The parliamentary aspect of the problems resulting from devolving powers to a Scottish Parliament was well expressed by the member of parliament for West Lothian (Tam Dalyell) who, before those powers were devolved, asked why MPs from Scottish constituencies in the House of Commons should be able to discuss and vote on English and Welsh legislation, while English and Welsh MPs could not vote on similar legislation affecting Scotland. This has been described as “The West Lothian Question”.
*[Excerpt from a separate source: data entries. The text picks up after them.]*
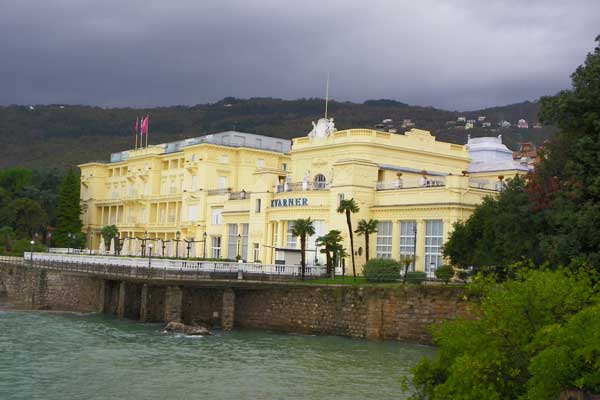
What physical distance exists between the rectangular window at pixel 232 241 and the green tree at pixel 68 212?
105ft

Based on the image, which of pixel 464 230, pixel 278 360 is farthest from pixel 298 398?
pixel 464 230

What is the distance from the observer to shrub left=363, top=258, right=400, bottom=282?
52.9 m

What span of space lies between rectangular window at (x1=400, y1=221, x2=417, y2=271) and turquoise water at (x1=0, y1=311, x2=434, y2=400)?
48.2ft

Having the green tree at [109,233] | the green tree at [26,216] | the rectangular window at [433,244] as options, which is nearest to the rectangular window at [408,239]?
the rectangular window at [433,244]

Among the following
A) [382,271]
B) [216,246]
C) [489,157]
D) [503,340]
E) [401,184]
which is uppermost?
[489,157]

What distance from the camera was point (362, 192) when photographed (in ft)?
207

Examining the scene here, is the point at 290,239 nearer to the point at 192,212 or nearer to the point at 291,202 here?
the point at 291,202

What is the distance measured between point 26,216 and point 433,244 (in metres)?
59.7

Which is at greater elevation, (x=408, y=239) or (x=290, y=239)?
(x=408, y=239)

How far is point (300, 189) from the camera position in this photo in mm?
69125

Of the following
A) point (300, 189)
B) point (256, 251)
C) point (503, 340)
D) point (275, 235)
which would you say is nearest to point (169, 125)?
point (256, 251)

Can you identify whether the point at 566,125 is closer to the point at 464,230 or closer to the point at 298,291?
the point at 464,230

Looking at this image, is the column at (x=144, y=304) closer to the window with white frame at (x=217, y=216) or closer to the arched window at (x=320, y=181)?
the arched window at (x=320, y=181)

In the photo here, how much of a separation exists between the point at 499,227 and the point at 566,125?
22.5 feet
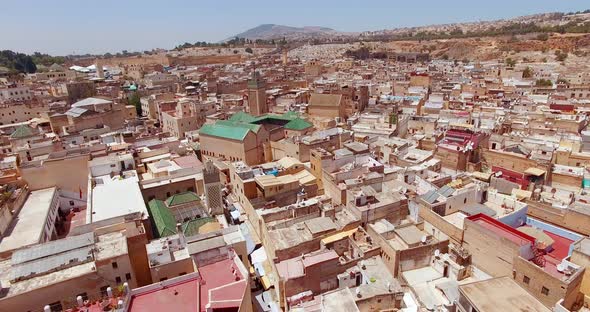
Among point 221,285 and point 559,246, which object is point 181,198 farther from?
point 559,246

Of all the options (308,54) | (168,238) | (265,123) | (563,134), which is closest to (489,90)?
(563,134)

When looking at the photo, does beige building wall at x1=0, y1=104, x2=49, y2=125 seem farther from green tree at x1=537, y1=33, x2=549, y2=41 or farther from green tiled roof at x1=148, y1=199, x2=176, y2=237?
green tree at x1=537, y1=33, x2=549, y2=41

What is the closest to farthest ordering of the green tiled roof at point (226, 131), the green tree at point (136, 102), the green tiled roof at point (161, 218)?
the green tiled roof at point (161, 218), the green tiled roof at point (226, 131), the green tree at point (136, 102)

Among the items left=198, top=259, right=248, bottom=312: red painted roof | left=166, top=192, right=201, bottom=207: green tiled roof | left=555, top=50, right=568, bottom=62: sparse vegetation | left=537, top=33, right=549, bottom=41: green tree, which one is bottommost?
left=198, top=259, right=248, bottom=312: red painted roof

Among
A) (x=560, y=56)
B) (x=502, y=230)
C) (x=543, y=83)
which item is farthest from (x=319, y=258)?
(x=560, y=56)

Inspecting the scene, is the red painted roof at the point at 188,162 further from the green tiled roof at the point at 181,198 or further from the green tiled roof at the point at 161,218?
the green tiled roof at the point at 161,218

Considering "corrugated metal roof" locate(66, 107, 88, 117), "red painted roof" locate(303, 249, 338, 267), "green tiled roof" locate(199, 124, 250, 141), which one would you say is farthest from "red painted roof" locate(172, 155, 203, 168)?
"corrugated metal roof" locate(66, 107, 88, 117)

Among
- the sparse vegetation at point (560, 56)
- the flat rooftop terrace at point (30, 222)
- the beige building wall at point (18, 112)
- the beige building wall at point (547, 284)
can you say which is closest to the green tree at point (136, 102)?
the beige building wall at point (18, 112)
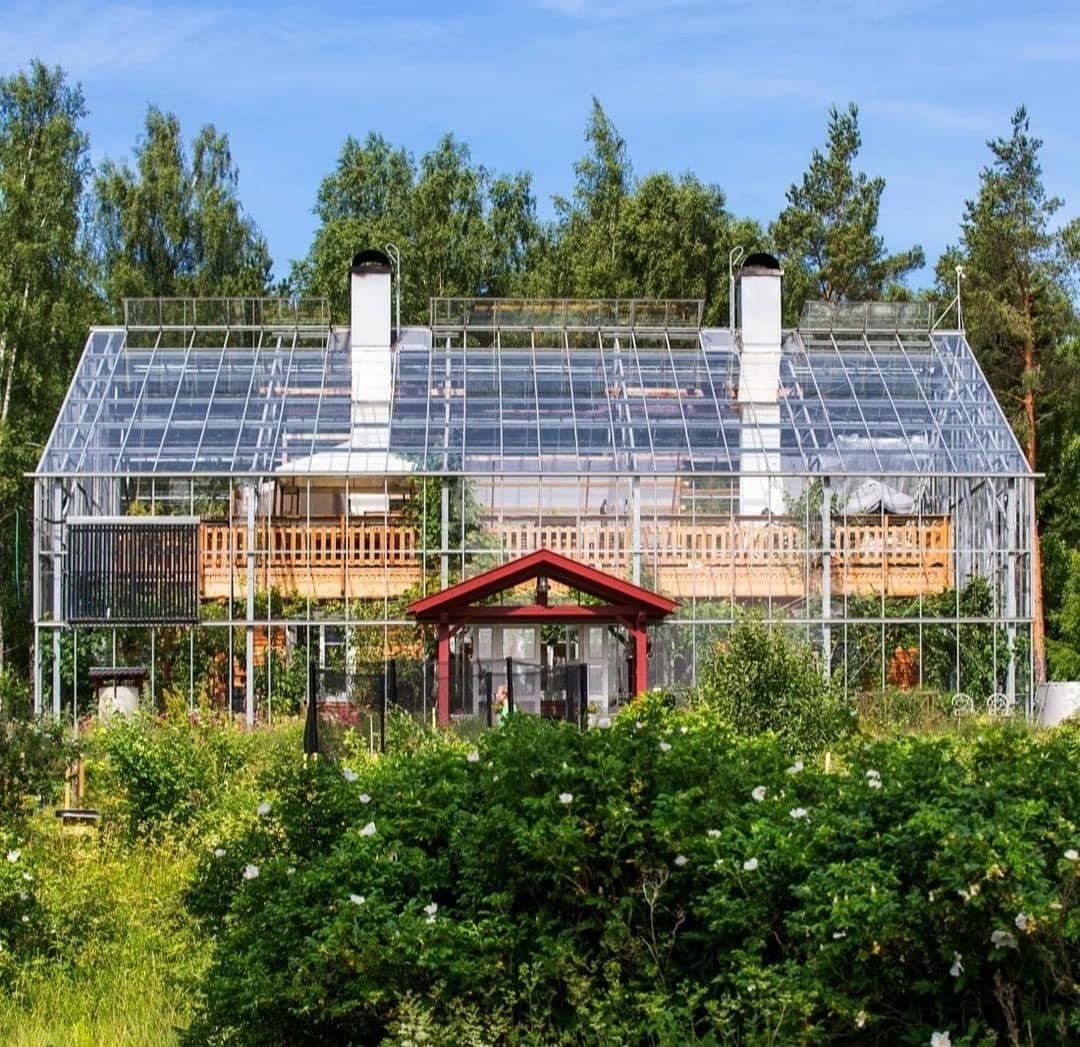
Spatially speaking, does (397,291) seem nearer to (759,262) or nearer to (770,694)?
(759,262)

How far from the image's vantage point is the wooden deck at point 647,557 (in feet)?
93.1

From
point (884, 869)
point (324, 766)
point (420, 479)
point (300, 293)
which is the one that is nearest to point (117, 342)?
point (420, 479)

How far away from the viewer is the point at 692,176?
50.8 m

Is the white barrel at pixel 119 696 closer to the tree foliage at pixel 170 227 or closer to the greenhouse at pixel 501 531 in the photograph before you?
the greenhouse at pixel 501 531

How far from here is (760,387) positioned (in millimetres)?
31172

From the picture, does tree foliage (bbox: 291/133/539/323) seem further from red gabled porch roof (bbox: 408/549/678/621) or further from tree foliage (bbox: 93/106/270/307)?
red gabled porch roof (bbox: 408/549/678/621)

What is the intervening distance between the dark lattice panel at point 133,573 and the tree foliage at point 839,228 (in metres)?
23.1

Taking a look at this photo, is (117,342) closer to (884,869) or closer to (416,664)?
(416,664)

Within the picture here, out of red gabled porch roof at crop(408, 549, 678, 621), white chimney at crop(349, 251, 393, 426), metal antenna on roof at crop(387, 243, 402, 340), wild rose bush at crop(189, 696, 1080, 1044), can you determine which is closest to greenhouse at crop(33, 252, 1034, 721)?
white chimney at crop(349, 251, 393, 426)

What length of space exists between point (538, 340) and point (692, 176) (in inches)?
679

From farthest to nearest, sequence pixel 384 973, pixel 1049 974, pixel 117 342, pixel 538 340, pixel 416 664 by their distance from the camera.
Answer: pixel 538 340 < pixel 117 342 < pixel 416 664 < pixel 384 973 < pixel 1049 974

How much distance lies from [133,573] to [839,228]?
2507 centimetres

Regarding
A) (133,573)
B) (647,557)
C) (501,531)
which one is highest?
(501,531)

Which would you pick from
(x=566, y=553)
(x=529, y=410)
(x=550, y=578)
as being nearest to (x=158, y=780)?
(x=550, y=578)
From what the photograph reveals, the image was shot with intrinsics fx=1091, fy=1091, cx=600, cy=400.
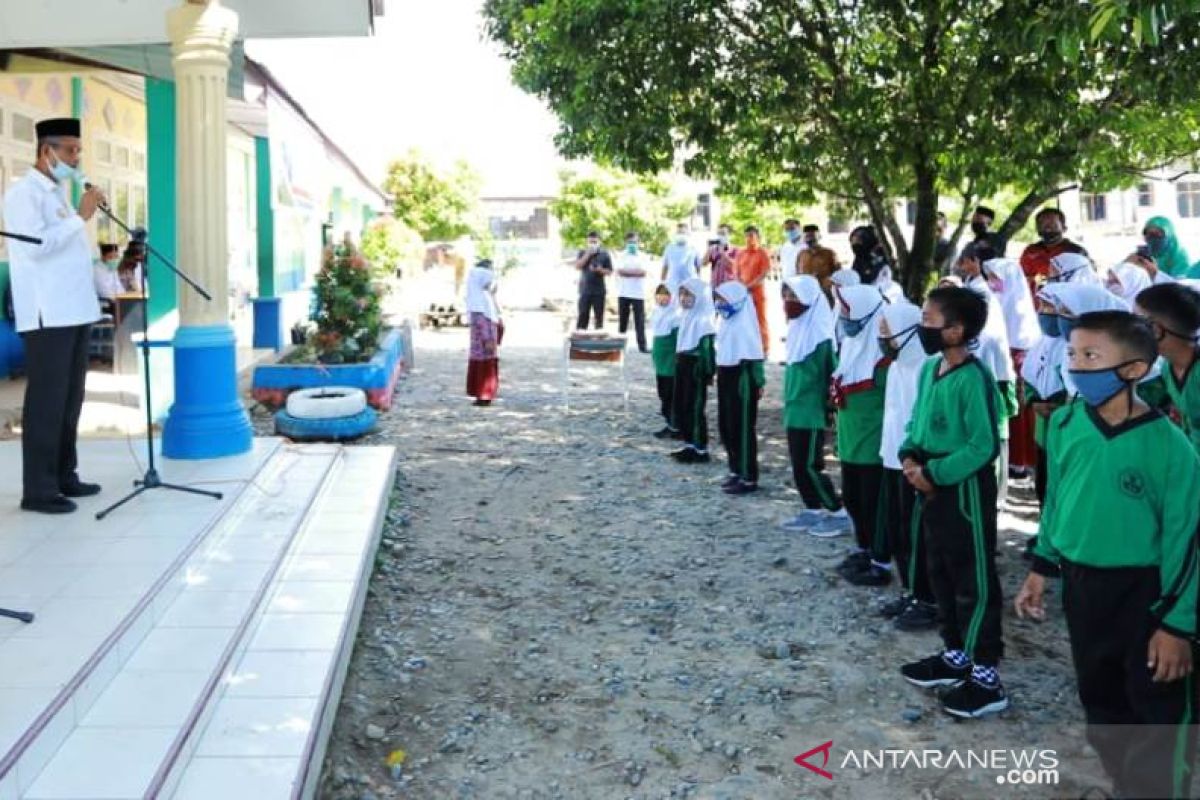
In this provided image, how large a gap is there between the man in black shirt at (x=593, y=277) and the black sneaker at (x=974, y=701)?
11.8 metres

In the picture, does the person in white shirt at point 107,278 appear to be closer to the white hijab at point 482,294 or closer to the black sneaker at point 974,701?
the white hijab at point 482,294

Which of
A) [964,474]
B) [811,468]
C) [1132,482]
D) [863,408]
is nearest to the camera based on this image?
[1132,482]

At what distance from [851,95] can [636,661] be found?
16.7 feet

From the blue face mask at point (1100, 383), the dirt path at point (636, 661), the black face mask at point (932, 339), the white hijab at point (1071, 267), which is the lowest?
the dirt path at point (636, 661)

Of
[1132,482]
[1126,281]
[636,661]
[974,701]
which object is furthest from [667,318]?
[1132,482]

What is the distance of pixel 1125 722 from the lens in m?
3.11

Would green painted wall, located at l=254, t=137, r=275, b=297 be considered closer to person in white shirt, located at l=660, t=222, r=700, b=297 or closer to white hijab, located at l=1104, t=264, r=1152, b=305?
person in white shirt, located at l=660, t=222, r=700, b=297

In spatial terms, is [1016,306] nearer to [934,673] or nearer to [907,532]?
[907,532]

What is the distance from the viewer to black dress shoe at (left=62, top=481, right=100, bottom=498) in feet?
18.4

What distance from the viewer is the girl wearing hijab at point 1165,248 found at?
26.6 feet

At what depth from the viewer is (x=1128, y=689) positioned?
9.93 ft

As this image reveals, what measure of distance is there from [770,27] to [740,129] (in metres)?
0.83

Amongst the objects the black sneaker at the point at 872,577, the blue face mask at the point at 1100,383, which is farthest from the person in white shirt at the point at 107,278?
the blue face mask at the point at 1100,383

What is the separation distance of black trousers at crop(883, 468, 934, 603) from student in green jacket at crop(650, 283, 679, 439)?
403 cm
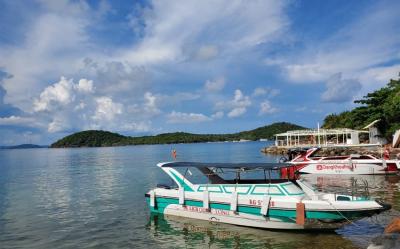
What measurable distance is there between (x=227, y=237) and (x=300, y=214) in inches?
122

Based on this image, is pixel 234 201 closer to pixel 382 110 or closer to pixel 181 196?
pixel 181 196

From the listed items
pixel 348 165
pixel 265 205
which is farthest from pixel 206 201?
pixel 348 165

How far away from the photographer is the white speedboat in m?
14.2

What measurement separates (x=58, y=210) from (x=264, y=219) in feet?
43.3

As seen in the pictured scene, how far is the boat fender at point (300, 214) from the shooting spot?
1427 cm

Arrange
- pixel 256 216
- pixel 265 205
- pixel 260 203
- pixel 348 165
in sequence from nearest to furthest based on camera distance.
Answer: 1. pixel 265 205
2. pixel 260 203
3. pixel 256 216
4. pixel 348 165

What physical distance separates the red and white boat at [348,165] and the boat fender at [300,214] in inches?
703

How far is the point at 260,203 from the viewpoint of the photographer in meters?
15.3

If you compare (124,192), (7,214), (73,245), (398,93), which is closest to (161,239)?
(73,245)

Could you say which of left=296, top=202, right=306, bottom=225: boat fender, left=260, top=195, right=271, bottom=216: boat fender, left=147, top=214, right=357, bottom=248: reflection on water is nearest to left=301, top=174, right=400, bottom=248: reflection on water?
left=147, top=214, right=357, bottom=248: reflection on water

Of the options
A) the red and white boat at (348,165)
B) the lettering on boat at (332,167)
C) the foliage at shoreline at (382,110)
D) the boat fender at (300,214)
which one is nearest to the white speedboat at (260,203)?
the boat fender at (300,214)

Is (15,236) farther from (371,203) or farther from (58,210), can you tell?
(371,203)

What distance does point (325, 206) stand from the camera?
46.5ft

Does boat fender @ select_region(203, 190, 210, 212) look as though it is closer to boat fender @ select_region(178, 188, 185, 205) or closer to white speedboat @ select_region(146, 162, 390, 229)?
white speedboat @ select_region(146, 162, 390, 229)
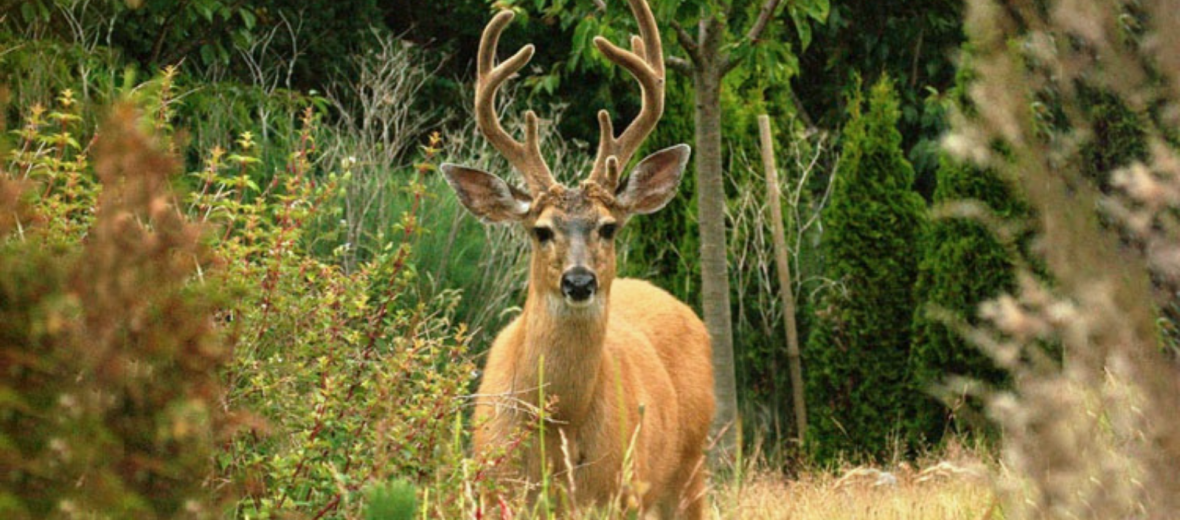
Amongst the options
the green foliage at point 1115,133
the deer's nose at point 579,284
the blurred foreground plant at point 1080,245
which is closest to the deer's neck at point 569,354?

Furthermore, Ministers who control and administer legislation that affects only England may not represent English constituencies. The cabinet inevitably includes such Ministers and they have a corporate responsibility for the government of England. English legislation, unlike that devolved to Scotland, is also subject to consideration and amendment by the House of Lords, whose members include many who do not have the credentials to represent English interests. This situation has been described as “The English Question” and, in some uses, includes the West Lothian Question.

In addition to the unfairness outlined above, the people of England are subject to legislation enacted by a UK Parliament in which they are under-represented. Scotland and Wales have more MPs per head of population than does England. For example, Scotland has 8·6% of the UK population but 10·8% of MPs. England has 83·7% of UK population but 80·7% of MPs.

The Barnett formula is also the cause of a growing sense of unfairness to the people of England as they see the ability of the Scots not only to decide their priorities but also to benefit from the more ample financial resources made available to them.

It is not just the financial and parliamentary aspects that affects the people of England. There are also cultural and educational factors to consider. None of the arrangements relating to devolution acknowledge English identity and culture, nor provide a means for promoting them. These and other forms of discrimination are difficult to challenge and remedy because there is no elected body that represents and pursues the interests of all the people of England. These anomalies draw frequent and continuing public attention to any event in which there is apparent Scottish involvement in English matters. They fuel an increasing resentment among the people of England who feel that they are being treated unfairly with their democratic interests ignored. Devolution elsewhere is causing more and more of them to see their primary identity as English, and to rediscover England’s long history as an independent country enjoying democratic traditions and political freedoms. Following the lead of others, the people of England are beginning to demand that their voice should now be heard.